RHEL6.4 - 6.5: data corruption when multiple NFSv4 clients write to the same NFS file on a NFSv4 server with write delegations
23시 01분 2014년 3월 13일 업데이트
문제
- Data corruption when multiple NFS clients write to the same NFS file on a NFS server with write delegations, introduced in 2.6.32-358.23.1.el6
- Data corruption when appending to a NFS file
환경
- Red Hat Enterprise Linux 6 (NFS client)
- kernel 2.6.32-358.23.1.el6 or later (RHEL 6.4.x)
- kernel 2.6.32-408.el6 or later (RHEL 6.5)
- NFS Server with write delegations
- Seen on Solaris or NetApp NFS server
- NFSv4
해결
- A fix is currently in progress, tracked by private Red Hat bugs 1054493 (RHEL6.6 or later) and 1066942 (RHEL6.5 maintenance kernel). Contact your Red Hat Support representative for more information.
- Upstream commit 263b4509ec4d47e0da3e753f85a39ea12d1eff24 (nfs: always make sure page is up-to-date before extending a write to cover the entire page) addresses this problem.
Workaround
-
Downgrade to a kernel earlier than 2.6.32-358.23.1.el6 or earlier than 2.6.32-408.el6.
-
Use NFSv3
-
Disable NFSv4 write delegations on the NFS server.

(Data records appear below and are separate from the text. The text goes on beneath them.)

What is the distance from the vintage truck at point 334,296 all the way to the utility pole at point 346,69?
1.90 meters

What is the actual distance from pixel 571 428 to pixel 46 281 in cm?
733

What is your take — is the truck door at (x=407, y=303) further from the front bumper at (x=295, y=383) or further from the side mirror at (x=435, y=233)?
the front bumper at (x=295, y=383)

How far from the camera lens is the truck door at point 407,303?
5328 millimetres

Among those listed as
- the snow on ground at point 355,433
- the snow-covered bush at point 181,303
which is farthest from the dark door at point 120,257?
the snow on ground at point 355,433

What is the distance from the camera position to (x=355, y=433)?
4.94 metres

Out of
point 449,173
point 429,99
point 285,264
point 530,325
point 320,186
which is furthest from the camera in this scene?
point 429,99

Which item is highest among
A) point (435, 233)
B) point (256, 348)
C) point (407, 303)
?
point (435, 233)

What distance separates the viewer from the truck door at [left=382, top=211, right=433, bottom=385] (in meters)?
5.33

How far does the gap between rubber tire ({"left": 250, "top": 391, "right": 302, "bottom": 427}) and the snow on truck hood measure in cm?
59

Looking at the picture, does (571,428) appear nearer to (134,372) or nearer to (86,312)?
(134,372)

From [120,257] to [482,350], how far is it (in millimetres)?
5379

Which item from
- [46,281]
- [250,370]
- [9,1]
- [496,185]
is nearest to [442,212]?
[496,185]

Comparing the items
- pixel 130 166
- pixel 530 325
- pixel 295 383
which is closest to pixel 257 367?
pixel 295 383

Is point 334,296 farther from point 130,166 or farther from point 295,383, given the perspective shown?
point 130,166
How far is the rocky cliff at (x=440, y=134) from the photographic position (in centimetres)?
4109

- For NetApp server, contact NetApp support for official recommendations. Unofficially, you should be able to use the option 'nfs.v4.write_delegation' to determine if write delegations are enabled.
근본 원인
- This is a regression caused by commit c7559663e42f4294ffe31fe159da6b6a66b35d61
[fs] nfs: Allow nfs_updatepage to extend a write under additional circumstances
- When determining whether to extend a write to cover an entire page in memory, the writer needs to determine whether the page is up-to-date. Commit c7559663e42f4294ffe31fe159da6b6a66b35d61 added logic to skip this check when the writer was holding a write delegation. Not reading the contents of the entire page first could cause data corruption when the page was written out to disk.
진단 단계
Reproducer
- On NFS server, start packet dump
snoop -o capturefile nfsclient2
- From nfsclient1
echo 123456789 > /nfs/newfile
- From nfsclient2
echo abcdefghi >> /nfs/newfile
- The resulting file is corrupted. The resulting file looks like this:
$ hexdump -C newfile
00000000 74 63 68 30 33 2e 61 74 6c 61 61 62 63 64 65 66
|tch03.atlaabcdef|
00000010 67 68 69 0a
snoop -i capturefile -V -x 0 shows in the
write packet: # use -v for more verbosity
NFS C 4 () PUTFH FH=BB66 WRITE ST=1DBE:0 at 0 for 20
240: 0002 0000 0014 7463 6830 332e 6174 6c61 ......tch03.atla
256: 6162 6364 6566 6768 690a abcdefghi.
- The second nfs client writes 10 bytes of garbage over the 123456789[newline], and then writes abcdefghi[newline]
So the size of the file is not modified, but the original content (10 bytes) is overwritten with 10 bytes of junk, followed by the 10 bytes of abcdefghi[newline].